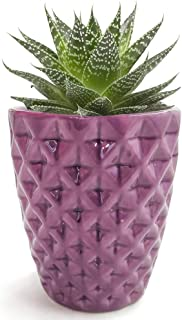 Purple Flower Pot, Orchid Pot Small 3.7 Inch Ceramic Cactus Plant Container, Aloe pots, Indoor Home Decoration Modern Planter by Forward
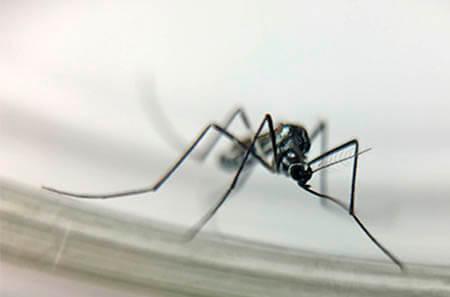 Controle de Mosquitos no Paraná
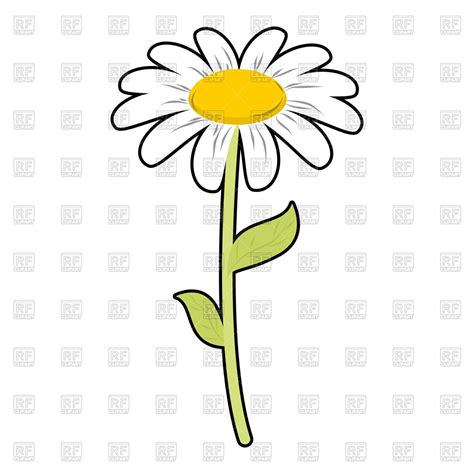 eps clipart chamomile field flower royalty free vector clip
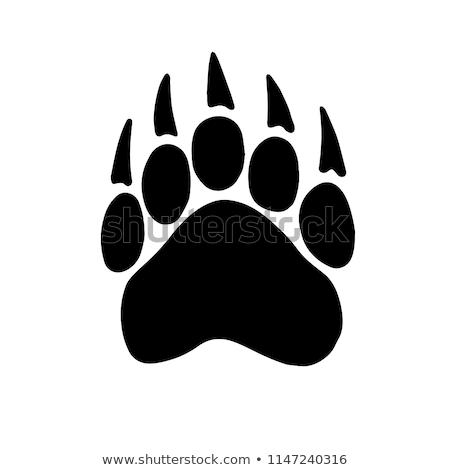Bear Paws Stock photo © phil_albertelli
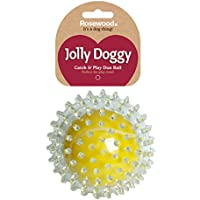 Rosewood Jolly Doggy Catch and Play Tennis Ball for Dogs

════════

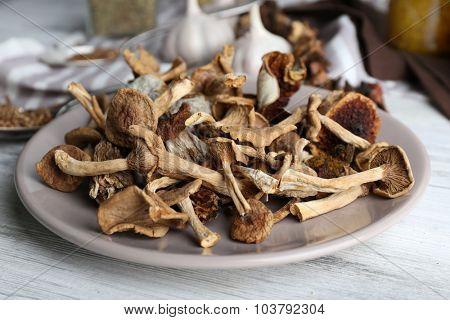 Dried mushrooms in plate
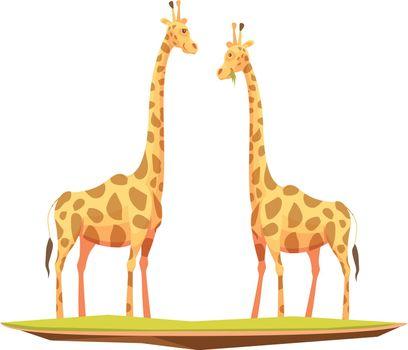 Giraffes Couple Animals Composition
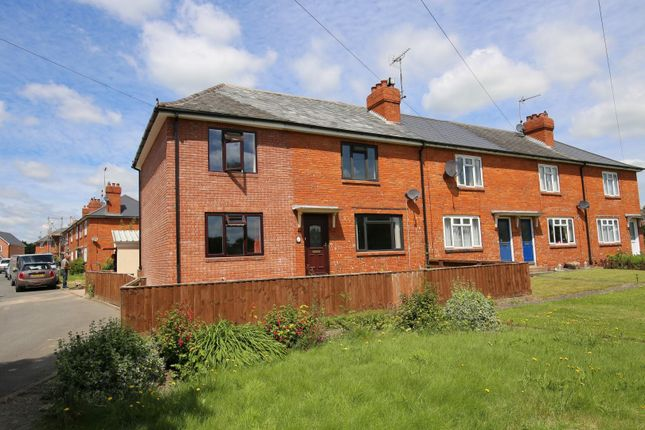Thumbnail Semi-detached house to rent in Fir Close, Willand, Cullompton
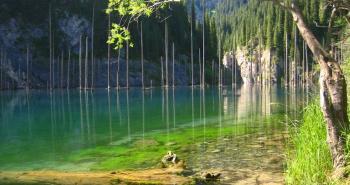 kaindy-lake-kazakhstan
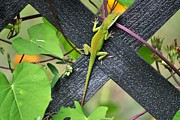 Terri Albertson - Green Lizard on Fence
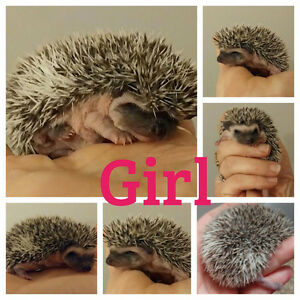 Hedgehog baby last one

════════

▶ _Aim of the exercise_
When you reach the line with "Terri Albertson - Green Lizard on Fence" in the records above, begin repeating the lines exactly, and stop after the line with "Hedgehog baby last one". Skip all pictures.

▶ _Answer_
 Terri Albertson - Green Lizard on Fence
 Hedgehog baby last one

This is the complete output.